## Objectif visé
Convertis en tableau Markdown les lignes du listing, en commençant à la ligne qui contient « How far removed » et en terminant à celle qui contient « Does [141,346] stand », sans les lignes vides. Utilise deux colonnes, Numéro pour le rang de la ligne et Texte pour la ligne elle-même.

[Extraits d'un jeu de données de raisonnement spatial]

******

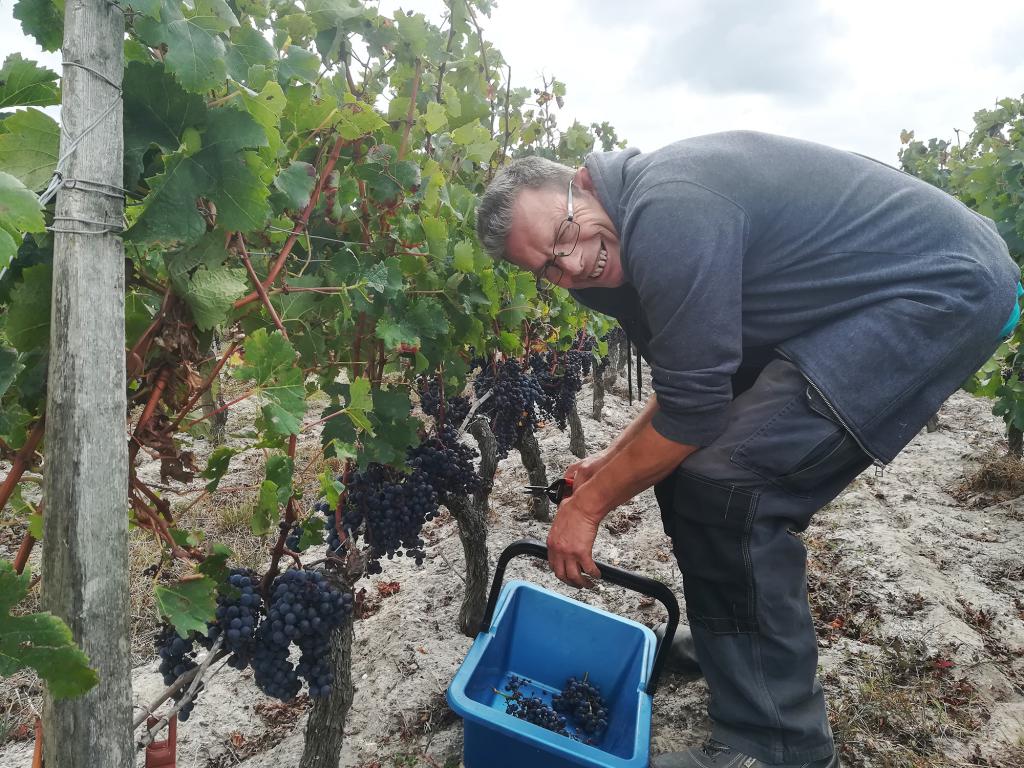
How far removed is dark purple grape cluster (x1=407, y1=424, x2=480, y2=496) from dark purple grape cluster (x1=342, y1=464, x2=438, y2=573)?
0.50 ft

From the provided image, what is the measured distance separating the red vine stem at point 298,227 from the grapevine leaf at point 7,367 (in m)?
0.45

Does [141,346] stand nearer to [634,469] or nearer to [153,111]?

******

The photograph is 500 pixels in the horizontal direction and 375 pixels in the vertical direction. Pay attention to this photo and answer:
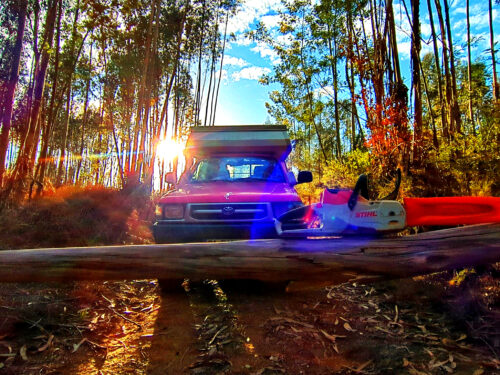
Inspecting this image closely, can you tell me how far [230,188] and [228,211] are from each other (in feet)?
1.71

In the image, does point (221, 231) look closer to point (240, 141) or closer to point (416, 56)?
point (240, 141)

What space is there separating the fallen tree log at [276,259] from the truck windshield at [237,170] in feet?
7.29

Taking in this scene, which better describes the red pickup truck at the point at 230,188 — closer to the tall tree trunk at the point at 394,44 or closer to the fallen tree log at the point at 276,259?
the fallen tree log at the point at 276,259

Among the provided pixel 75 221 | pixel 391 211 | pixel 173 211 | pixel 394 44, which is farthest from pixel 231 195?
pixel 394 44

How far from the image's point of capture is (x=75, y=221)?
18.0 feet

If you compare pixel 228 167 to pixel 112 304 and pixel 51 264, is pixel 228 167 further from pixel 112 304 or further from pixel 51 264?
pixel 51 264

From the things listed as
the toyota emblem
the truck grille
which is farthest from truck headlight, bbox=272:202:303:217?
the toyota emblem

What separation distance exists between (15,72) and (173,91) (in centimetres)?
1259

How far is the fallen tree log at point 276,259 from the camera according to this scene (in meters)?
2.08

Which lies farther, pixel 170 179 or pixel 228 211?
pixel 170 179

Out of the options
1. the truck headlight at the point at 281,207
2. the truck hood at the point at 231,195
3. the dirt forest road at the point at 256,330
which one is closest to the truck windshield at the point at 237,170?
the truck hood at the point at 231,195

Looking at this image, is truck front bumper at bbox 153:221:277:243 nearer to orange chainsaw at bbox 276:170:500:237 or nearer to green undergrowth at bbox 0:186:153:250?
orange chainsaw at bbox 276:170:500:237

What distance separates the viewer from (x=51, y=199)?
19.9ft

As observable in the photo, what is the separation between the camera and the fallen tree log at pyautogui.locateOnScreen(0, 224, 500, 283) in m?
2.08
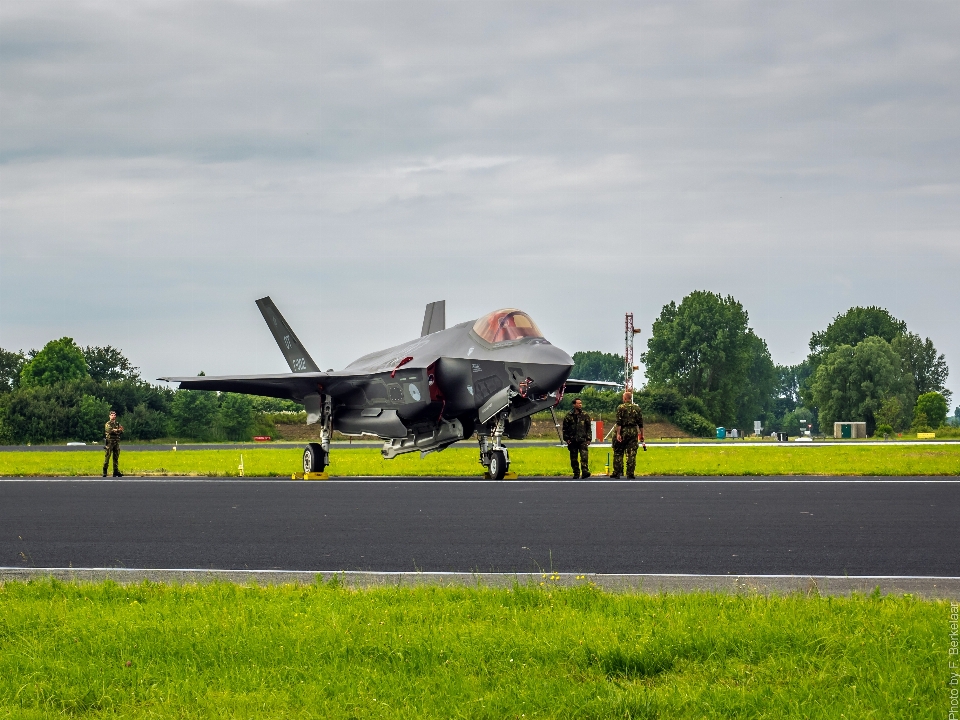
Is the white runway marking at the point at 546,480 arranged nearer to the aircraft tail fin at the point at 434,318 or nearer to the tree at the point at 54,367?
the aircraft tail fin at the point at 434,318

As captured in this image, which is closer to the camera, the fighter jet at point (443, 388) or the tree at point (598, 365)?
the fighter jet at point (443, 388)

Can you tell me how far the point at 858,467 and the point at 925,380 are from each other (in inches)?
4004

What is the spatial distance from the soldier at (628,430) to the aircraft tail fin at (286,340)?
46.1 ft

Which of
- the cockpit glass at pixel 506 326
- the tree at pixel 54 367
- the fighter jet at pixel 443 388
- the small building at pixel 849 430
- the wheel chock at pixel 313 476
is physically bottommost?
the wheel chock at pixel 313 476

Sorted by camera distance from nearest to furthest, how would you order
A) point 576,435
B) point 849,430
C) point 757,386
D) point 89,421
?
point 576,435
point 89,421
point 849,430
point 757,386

******

## Solution proposée
| Numéro | Texte |
|---|---|
| 1 | How far removed is dark purple grape cluster (x1=407, y1=424, x2=480, y2=496) from dark purple grape cluster (x1=342, y1=464, x2=438, y2=573)? |
| 2 | 0.50 ft |
| 3 | From the provided image, what is the measured distance separating the red vine stem at point 298,227 from the grapevine leaf at point 7,367 (in m)? |
| 4 | 0.45 |
| 5 | Does [141,346] stand nearer to [634,469] or nearer to [153,111]? |